DURHAM, N.C. – Cost saving measures and a new corporate strategy are reasons behind North Carolina-based Heat Biologics, Inc.’s slashing 22 percent of the company’s workforce.

Heat Biologics, an immune-oncology company, announced the cuts this morning, along with a reduction in compensation for the remaining company leadership team. Additionally, two members of the company’s board of directors voluntarily resigned their seats, Heat said. Heat is using its resources to focus on important near-term milestones for two of its drug candidates, HS-410 and HS-110. Jeff Wolf, founder and chief executive officer of Heat Biologics, called the cost-cutting measures difficult, but necessary.

“We remain committed to advancing our lead clinical program for HS-410 and the focused reductions announced today extend our cash runway to reach significant inflection points expected later this year,” Wolf said in a statement.

The company did not say how many positions were affected by the job cuts, nor how many employees the company would maintain. Heat also did not identify the two board members who stepped down in the press release.

Heat intends to throw the bulk of its resources behind its lead product, HS-410, which is being developed for the treatment of non-muscle invasive bladder cancer. HS-410 is designed to generate CD8+ “killer” T cells that attack cancer cells.

In February the U.S. Food and Drug Administration lifted a partial hold on the Phase II trial for HS-410. The trial was valuating HS-410 either alone or in combination with standard of care Bacillus Calmette-Guérin (BCG), for the treatment of non-muscle invasive bladder cancer (NMIBC). When the hold was lifted in February, Heat said it planned to resume patient enrollment in the trial, although enrollment was later stopped due to issues with the availability of the standard-of-care Bacillus Calmette-Guerin. The FDA put the trial on hold after Heat reported to the regulatory body the cell line on which HS-410 is based had been previously misidentified. Patients already enrolled in the trial continued to receive treatment while the hold was in place, Heat said in February.

Another cost-cutting measure the company announced involved its experimental drug aimed at treating non-small cell lung cancer.

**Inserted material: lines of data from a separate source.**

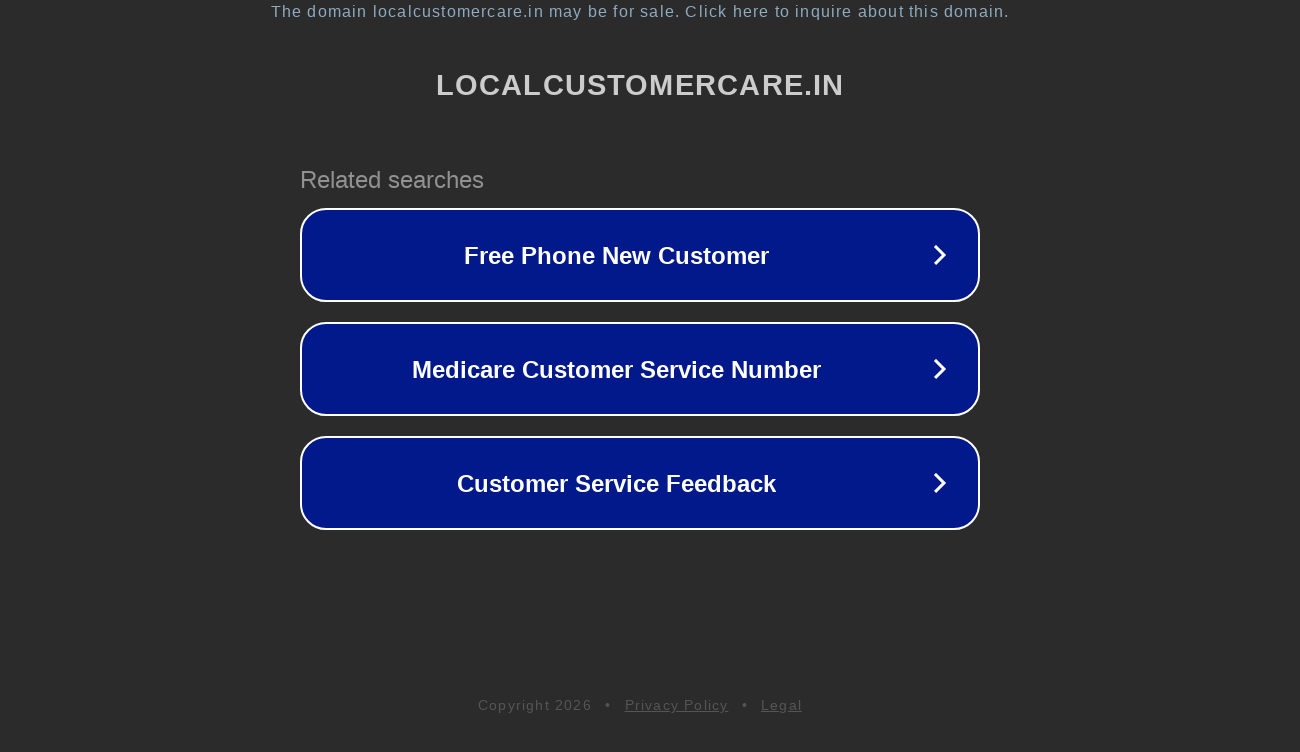

--- FILE ---
content_type: text/html; charset=utf-8
request_url: https://localcustomercare.in/mss-parcel-services-in-sunkadakatte-bengaluru-contact-details/
body_size: 1146
content:
<!doctype html>
<html data-adblockkey="MFwwDQYJKoZIhvcNAQEBBQADSwAwSAJBANDrp2lz7AOmADaN8tA50LsWcjLFyQFcb/P2Txc58oYOeILb3vBw7J6f4pamkAQVSQuqYsKx3YzdUHCvbVZvFUsCAwEAAQ==_bEsV4bgD79a5wb46+AzDP3zJ3c/+Si27ye1qMtHM70GVUICYnCckw/xodCToGbKib6zWTJjC0kIw5QRgAgQ5ag==" lang="en" style="background: #2B2B2B;">
<head>
    <meta charset="utf-8">
    <meta name="viewport" content="width=device-width, initial-scale=1">
    <link rel="icon" href="[data-uri]">
    <link rel="preconnect" href="https://www.google.com" crossorigin>
</head>
<body>
<div id="target" style="opacity: 0"></div>
<script>window.park = "[base64]";</script>
<script src="/bAXFnOMiE.js"></script>
</body>
</html>
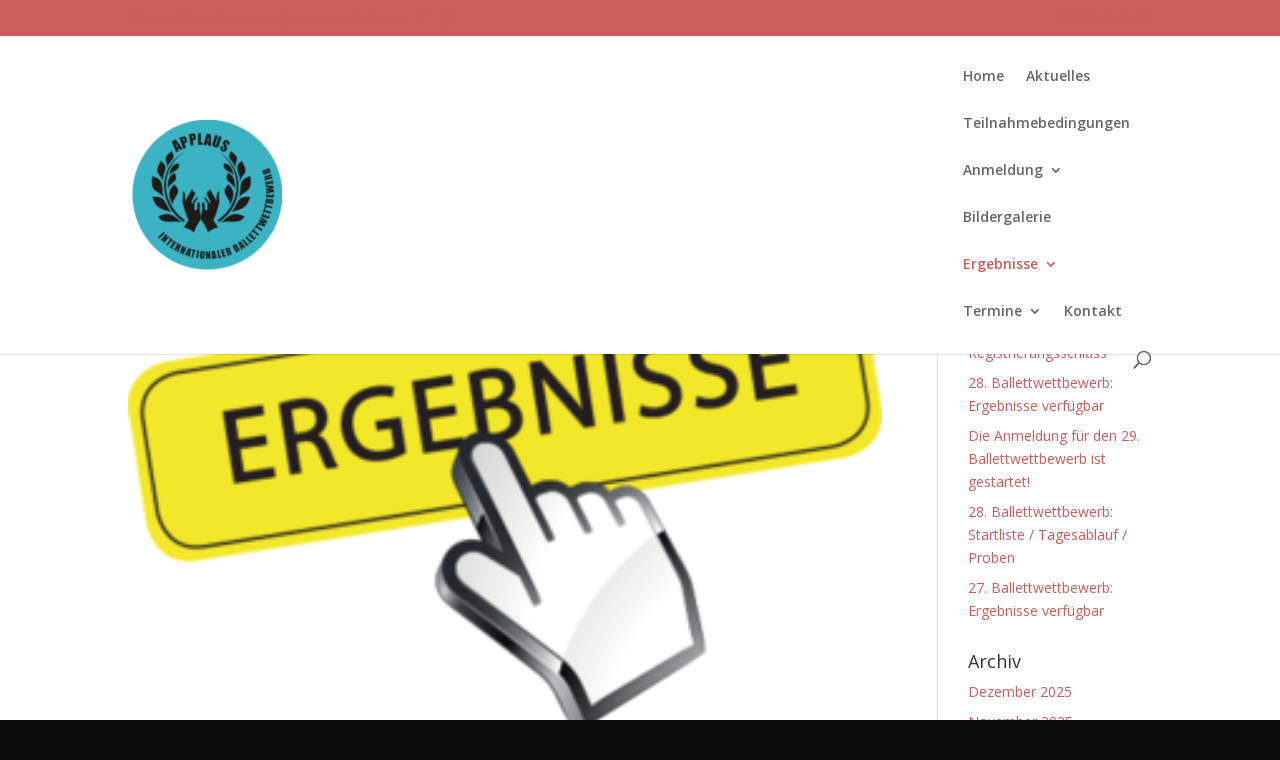

--- FILE ---
content_type: text/css
request_url: https://applaus-info.de/wp-content/cache/autoptimize/css/autoptimize_single_1c86eae769594960ac0ca2c97f1e0fd8.css?ver=3.1.46
body_size: 1532
content:
.rtl .mtphr-dnt{direction:ltr}.rtl .mtphr-dnt-title{direction:rtl}.rtl .mtphr-dnt-tick{direction:rtl}.mtphr-dnt img{max-width:100%;height:auto}.mtphr-dnt-wrapper{position:relative;width:100%}.mtphr-dnt-inline-title{float:left;padding-right:5px}.rtl .mtphr-dnt-inline-title{float:right;padding-right:0;padding-left:5px}.mtphr-dnt-tick-container{position:relative;overflow:hidden}.mtphr-dnt-tick-contents{position:relative;overflow:hidden}.mtphr-dnt-tick{opacity:0;margin:0}.mtphr-dnt-tick img.emoji{max-width:none}.mtphr-dnt-list .mtphr-dnt-tick{opacity:1}.mtphr-dnt-rotate .mtphr-dnt-tick,.mtphr-dnt-scroll .mtphr-dnt-tick{position:absolute;display:none}.mtphr-dnt-rotate .mtphr-dnt-tick{opacity:0}.mtphr-dnt-scroll-left .mtphr-dnt-tick,.mtphr-dnt-scroll-right .mtphr-dnt-tick{position:absolute;top:0;left:0;display:block;white-space:nowrap}.mtphr-dnt-trim-ticks .mtphr-dnt-tick *{margin-top:0 !important;margin-bottom:0 !important;padding-top:0 !important;padding-bottom:0 !important}.mtphr-dnt-icon-spinner{position:absolute;left:50%;top:50%;width:30px;height:30px;font-size:30px;color:#fff;margin:-15px 0 0 -15px;-webkit-animation:mtphr-dnt-spinner-rotation .8s infinite linear;animation:mtphr-dnt-spinner-rotation .8s infinite linear}@-webkit-keyframes mtphr-dnt-spinner-rotation{from{-webkit-transform:rotate(0deg)}to{-webkit-transform:rotate(359deg)}}@keyframes mtphr-dnt-spinner-rotation{from{transform:rotate(0deg)}to{transform:rotate(359deg)}}.mtphr-dnt-image-caption{line-height:1.2em}.mtphr-dnt-image-container{position:relative;display:block}.mtphr-dnt-image-container>*{margin:10px 0}.mtphr-dnt-image-container>*:first-child{margin-top:0}.mtphr-dnt-image-container>*:last-child{margin-bottom:0}.mtphr-dnt-image-container.mtphr-dnt-image-caption-top .mtphr-dnt-image-photo,.mtphr-dnt-image-container.mtphr-dnt-image-caption-bottom .mtphr-dnt-image-photo{margin-top:0;margin-bottom:0}.mtphr-dnt-image-container.mtphr-dnt-image-caption-top .mtphr-dnt-image-caption,.mtphr-dnt-image-container.mtphr-dnt-image-caption-bottom .mtphr-dnt-image-caption{position:absolute;left:0;bottom:0;z-index:9;box-sizing:border-box;width:100%;margin:0 !important;padding:12px 20px;color:#fff;background:rgba(0,0,0,.7)}.mtphr-dnt-image-container.mtphr-dnt-image-caption-top .mtphr-dnt-image-caption{bottom:auto;top:0}.mtphr-dnt-image-container.mtphr-dnt-image-caption-hover{display:block}.mtphr-dnt-image-container.mtphr-dnt-image-caption-hover .mtphr-dnt-image-caption{opacity:0;transition:opacity .25s ease}.mtphr-dnt-image-container.mtphr-dnt-image-caption-hover:hover .mtphr-dnt-image-caption{opacity:1}.mtphr-dnt-image-container .mtphr-dnt-image-photo{line-height:0}.mtphr-dnt-image-container .mtphr-dnt-image-photo a{display:inline-block;max-width:100%}.mtphr-dnt-image-container .mtphr-dnt-image-photo img{display:block;max-width:100%;height:auto;line-height:0}.mtphr-dnt-image-container .mtphr-dnt-image-placeholder,.mtphr-dnt-image-container .mtphr-dnt-image-placeholder-loading{position:relative;display:none;width:100%;max-width:100%;background:#000;line-height:0}.mtphr-dnt-grid .mtphr-dnt-image-container{width:100% !important}.mtphr-dnt-grid .mtphr-dnt-image-container .mtphr-dnt-image-placeholder,.mtphr-dnt-grid .mtphr-dnt-image-container .mtphr-dnt-image-placeholder-loading{width:100% !important}.mtphr-dnt .mtphr-dnt-nav{position:absolute;top:50%;text-decoration:none;margin-top:-19px}.mtphr-dnt-nav i{display:block;width:38px;height:38px;font-size:38px;line-height:38px;color:#ddd;color:rgba(221,221,221,.8)}.mtphr-dnt-nav:hover{text-decoration:none !important}.mtphr-dnt-nav:focus{outline:none}.mtphr-dnt-nav-prev{left:10px}.mtphr-dnt-nav-next{right:10px;background-position:-38px 0}.mtphr-dnt-nav-hide{opacity:0;transition:opacity .3s linear}.mtphr-dnt-tick-container:hover .mtphr-dnt-nav-hide{opacity:1}.mtphr-dnt-control-links{text-align:center;margin:15px 0 0}.mtphr-dnt-control-links a{text-decoration:none}.mtphr-dnt-control-number{padding:2px 5px}.mtphr-dnt-control-button{display:inline-block;margin:0 2px}.mtphr-dnt-control-button i{display:block;width:18px;height:18px;font-size:18px;line-height:18px;color:#ccc}.mtphr-dnt-control-button:hover{text-decoration:none !important}.mtphr-dnt-control-button.active i{color:#777}.mtphr-dnt-control-button:focus{outline:none}.mtphr-dnt-play-pause{float:right;color:inherit;text-decoration:none}.mtphr-dnt-play-pause:hover i{opacity:1;text-decoration:none}.mtphr-dnt-play-pause:active,.mtphr-dnt-play-pause:focus{outline:none;text-decoration:none}.mtphr-dnt-play-pause.paused i.mtphr-dnt-icon-play{display:inline-block}.mtphr-dnt-play-pause.paused i.mtphr-dnt-icon-pause{display:none}.mtphr-dnt-play-pause i{display:inline-block;box-sizing:border-box;width:40px;height:40px;font-size:25px;line-height:33px;text-align:center;color:#fff;background-color:#333;border-radius:20px;opacity:.8;transition:opacity .25s ease}.mtphr-dnt-play-pause i:before{vertical-align:middle}.mtphr-dnt-play-pause i.mtphr-dnt-icon-play{padding-left:4px;display:none}.mtphr-dnt-edit-link{position:absolute;top:0;left:0;z-index:999;font-family:Arial,sans-serif !important;font-size:14px !important;line-height:16px !important;color:#666;background:#fff;padding:6px 8px 4px 7px;border-radius:5px;filter:alpha(opacity=50);-moz-opacity:.5;-khtml-opacity:.5;opacity:.5;transition:opacity .2s linear}.mtphr-dnt-edit-link:hover{color:#666;filter:alpha(opacity=100);-moz-opacity:1;-khtml-opacity:1;opacity:1}.mtphr-dnt-edit-link i{float:left;display:block;margin:1px 3px 0 0}.mtphr-dnt-tick-paging{text-align:center;list-style:none}.mtphr-dnt-tick-paging a,.mtphr-dnt-tick-paging span{margin:0 4px}.mtphr-dnt-grid{width:100%;border-spacing:0}.mtphr-dnt-grid td{border:none}.mtphr-dnt-grid-remove-padding tr>td:first-child{padding-left:0 !important}.mtphr-dnt-grid-remove-padding tr>td:last-child{padding-right:0 !important}.mtphr-dnt-grid-remove-padding tr:first-child td{padding-top:0 !important}.mtphr-dnt-grid-remove-padding tr:last-child td{padding-bottom:0 !important}.mtphr-dnt-clearfix{*zoom:1;}.mtphr-dnt-clearfix:before,.mtphr-dnt-clearfix:after{display:table;line-height:0;content:""}.mtphr-dnt-clearfix:after{clear:both}.mtphr-dnt-styled .mtphr-dnt-posts-nav-prev{float:left}.mtphr-dnt-styled .mtphr-dnt-posts-nav-next{float:right}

Heat Biologics said it will proceed with a smaller Phase Ib trial evaluating its lung cancer drug, HS-110, than originally planned. Heat will proceed with a trial for eight patients, rather than the 18 it had initially planned. HS-110 utilizes modified lung cancer cells to stimulate an immune system response to activate T cell responses against antigens known to be expressed by a high proportion of patients with NSCLC, the company said.

Heat said it anticipates topline data from these two trials in the fourth quarter of 2016.

Heat Biologics has struggled this year in raising financing. In March, the company raised $6.8 million from the offering of 9 million shares of common stock from the offering of 9 million shares of common stock, which was far less than the company wanted to raise. The company had lofty goals of raising about $12.5 million from the sale of the shares in order to support a Phase II clinical trial for HS-410, according to a report in the Raleigh-based News & Observer. Shares of Heat biologics have shown a steady decline over the past year, falling from a high of $8.35 per share in April 2015 to today’s opening price of 66 cents per share.